Pedrito Martinez and his group have been building a name for themselves in New York the old-fashioned way: By playing several nights a week at Hell’s Kitchen hotspot Guantanamera.
What they didn’t do in a traditional way was to release an album as soon as they could.
They built a buzz around themselves performing night after night, while their eponymous album debut, out on Oct. 8, took a few years to see the light. But the delay was deliberate.
“I like for things to be played over and over again, until they are solid, and then say, ‘Okay, let’s enter the studio,’ ” says Martinez, 39, a former member of Yerba Buena and a seasoned session player for musicians such as Paquito D’Rivera, Bebo Valdes and Buika.
“I’ve taken part in many albums, and things work out well, because we’re talking about excellent musicians. But sometimes something is missing: The feeling, that thing that makes the recording sound natural and laid back,” adds the Havana-born percussionist and singer.
“And that’s what happened with our album: We knew the music by heart. Nobody had to read a piece of paper.”
The 11 tracks on “Pedrito Martinez Group” sound exactly like one of the performances the band — which also consists of keyboard player Ariacne Trujillo, bassist Alvaro Benavides and percussionist Jhair Sala — gives on a typical night at Guantanamera.
From the Cuban rumba of the Martinez-penned “Conciencia” and “Lengua de Obbara” of Los Muñequitos de Matanzas, to their soul-funk cover of Robert Johnson’s “Traveling Riverside Blues” and rumba-meets-soul version of the Jackson 5’s “I’ll Be There,” the album showcases the group’s versatility and ambition.
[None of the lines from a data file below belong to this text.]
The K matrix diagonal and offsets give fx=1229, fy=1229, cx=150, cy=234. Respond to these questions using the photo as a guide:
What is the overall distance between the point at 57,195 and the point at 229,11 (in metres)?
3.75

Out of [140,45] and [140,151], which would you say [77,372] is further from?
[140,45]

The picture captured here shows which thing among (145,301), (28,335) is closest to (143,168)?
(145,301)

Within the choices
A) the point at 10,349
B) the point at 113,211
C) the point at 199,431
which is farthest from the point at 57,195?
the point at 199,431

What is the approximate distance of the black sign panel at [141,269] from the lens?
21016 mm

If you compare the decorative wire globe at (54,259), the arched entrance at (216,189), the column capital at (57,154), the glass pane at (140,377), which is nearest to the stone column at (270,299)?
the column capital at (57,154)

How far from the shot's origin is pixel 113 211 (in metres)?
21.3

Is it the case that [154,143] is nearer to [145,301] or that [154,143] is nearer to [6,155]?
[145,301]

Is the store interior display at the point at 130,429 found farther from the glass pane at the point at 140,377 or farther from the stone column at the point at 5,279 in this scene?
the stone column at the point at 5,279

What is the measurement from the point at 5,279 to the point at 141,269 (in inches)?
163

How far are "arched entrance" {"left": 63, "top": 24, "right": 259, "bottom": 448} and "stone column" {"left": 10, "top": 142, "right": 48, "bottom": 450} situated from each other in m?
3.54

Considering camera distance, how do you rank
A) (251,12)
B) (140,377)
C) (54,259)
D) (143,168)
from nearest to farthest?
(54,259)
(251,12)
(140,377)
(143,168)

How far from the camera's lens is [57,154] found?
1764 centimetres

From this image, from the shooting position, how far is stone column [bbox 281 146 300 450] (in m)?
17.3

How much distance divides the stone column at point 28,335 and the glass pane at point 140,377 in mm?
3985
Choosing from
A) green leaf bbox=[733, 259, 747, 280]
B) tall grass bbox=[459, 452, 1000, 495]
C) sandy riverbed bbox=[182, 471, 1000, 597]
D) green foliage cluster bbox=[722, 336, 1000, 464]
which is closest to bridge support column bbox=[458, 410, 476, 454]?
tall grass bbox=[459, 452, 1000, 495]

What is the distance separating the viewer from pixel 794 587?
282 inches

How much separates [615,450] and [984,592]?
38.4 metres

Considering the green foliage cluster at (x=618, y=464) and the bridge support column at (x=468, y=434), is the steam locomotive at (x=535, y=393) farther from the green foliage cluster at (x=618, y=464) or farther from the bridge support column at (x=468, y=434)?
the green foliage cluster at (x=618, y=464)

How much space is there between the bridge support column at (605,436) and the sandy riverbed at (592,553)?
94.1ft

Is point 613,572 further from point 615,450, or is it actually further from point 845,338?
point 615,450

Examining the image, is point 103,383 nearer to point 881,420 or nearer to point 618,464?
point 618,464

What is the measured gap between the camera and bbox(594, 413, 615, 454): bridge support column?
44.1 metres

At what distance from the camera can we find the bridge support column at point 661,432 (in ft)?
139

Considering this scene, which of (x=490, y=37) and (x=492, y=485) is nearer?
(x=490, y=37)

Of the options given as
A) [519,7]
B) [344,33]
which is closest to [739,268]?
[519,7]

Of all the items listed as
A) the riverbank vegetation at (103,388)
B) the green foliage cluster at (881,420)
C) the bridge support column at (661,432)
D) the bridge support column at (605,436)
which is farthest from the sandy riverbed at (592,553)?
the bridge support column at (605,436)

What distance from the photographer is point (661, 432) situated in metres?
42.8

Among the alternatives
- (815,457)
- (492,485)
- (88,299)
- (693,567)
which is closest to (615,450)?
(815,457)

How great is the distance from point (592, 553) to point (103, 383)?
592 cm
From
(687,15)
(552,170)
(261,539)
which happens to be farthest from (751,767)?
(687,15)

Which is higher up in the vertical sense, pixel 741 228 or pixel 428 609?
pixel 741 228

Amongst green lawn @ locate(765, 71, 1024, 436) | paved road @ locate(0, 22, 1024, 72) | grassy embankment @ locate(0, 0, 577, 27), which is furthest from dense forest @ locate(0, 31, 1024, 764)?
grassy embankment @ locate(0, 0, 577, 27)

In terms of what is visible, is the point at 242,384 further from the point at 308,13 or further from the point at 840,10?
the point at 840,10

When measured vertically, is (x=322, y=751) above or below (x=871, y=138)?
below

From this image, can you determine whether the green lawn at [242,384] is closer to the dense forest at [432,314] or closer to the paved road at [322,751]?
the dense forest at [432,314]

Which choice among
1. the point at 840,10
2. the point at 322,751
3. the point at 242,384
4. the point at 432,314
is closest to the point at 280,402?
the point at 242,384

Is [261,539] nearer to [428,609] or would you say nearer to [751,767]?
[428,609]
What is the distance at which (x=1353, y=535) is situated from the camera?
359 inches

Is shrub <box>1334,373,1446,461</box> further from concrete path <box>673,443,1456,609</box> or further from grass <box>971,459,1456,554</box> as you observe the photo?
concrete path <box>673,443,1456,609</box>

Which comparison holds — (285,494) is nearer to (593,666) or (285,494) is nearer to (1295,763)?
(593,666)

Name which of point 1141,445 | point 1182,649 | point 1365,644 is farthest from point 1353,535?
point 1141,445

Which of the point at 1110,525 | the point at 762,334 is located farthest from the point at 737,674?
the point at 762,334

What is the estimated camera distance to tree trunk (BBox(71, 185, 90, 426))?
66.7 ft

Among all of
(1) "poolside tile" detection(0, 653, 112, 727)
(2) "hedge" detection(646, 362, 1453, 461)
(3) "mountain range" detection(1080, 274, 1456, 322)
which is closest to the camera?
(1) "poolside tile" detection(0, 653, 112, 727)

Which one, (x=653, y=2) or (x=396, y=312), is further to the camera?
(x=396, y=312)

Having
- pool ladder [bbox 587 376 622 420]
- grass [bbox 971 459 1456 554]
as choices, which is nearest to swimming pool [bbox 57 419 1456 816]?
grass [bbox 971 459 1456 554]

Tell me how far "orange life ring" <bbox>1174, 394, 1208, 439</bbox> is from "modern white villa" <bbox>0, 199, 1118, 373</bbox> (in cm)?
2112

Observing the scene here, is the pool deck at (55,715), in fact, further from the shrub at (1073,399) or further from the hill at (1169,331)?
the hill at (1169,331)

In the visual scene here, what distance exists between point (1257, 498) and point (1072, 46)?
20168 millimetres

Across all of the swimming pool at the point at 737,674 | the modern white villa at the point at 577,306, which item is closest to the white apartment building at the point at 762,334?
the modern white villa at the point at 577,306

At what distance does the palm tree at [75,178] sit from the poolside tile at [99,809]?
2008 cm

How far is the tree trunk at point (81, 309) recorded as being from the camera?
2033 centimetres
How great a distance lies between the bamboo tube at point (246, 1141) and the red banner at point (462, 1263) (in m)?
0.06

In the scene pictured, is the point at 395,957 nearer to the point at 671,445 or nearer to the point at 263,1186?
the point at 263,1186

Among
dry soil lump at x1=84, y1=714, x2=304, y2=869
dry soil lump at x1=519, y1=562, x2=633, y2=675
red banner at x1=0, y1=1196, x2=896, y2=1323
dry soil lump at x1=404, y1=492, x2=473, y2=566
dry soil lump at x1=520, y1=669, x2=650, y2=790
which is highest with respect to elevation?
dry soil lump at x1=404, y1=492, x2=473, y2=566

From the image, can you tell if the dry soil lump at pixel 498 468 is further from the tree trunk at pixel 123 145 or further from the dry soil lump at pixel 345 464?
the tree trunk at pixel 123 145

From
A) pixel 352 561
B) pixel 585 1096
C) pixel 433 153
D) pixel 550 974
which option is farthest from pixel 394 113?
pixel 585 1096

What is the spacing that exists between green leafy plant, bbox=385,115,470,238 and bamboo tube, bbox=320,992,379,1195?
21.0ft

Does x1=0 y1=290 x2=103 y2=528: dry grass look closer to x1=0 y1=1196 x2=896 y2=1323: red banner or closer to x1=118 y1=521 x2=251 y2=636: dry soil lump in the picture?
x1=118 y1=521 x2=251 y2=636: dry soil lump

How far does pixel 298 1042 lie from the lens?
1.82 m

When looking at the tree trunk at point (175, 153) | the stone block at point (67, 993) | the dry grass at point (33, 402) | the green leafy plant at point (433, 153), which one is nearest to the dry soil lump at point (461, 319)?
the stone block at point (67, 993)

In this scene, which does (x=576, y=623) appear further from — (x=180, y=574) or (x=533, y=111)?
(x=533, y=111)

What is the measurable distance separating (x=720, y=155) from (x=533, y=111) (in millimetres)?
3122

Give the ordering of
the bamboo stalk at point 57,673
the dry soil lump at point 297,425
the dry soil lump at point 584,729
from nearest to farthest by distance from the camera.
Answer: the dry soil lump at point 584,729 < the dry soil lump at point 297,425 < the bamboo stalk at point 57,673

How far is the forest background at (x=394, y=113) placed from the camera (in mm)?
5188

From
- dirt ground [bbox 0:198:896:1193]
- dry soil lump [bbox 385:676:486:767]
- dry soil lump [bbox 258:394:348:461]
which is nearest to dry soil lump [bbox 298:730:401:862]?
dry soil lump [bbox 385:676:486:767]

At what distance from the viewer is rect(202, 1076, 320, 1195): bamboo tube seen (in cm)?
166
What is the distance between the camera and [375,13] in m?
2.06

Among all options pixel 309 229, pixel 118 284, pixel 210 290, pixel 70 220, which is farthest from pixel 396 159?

But the heart of the album may well be their version of Pachito Alonso’s “La Habana,” a love letter to the Cuban capital.
In Martinez’s voice, the verses that claim the singer knows every corner of the city so well it’s actually too small for him, sound as a metaphor for his personal journey of why he left the island 16 years ago to become a musician on the verge of international stardom.
“I was raised on the street. That’s where I had to go to learn the folklore,” he says.
“But at the same time it started to be too little for me. I had gained all this knowledge, but I couldn’t express it in my country. I had to leave Cuba to express myself, to identify myself as an international musician, not only as a musician who can play Cuban music.”
The album will be officially released with a performance on Oct. 8 at the City Winery, 155 Varick St. in Manhattan, and it could well signify the beginning of a new stage for a band that has become one of the most exciting and talked-about Latin acts to emerge from New York City in years.
“If it wins a Grammy, great — what an honor,” Martinez says. “But I just want to keep doing what we’re doing. Without an album out there, we played the best festivals in Europe. We’ve been doing that for two years, in front of thousands and thousands of people.
“We want to keep Guantanamera as our headquarters, but also to play in the best festivals of the world, being recognized not only as a Cuban group, but as a group that plays international music, a cosmopolitan group,” he adds.
“A group that plays music for the people: Music to dance to, music to go crazy to, music that stays in history.”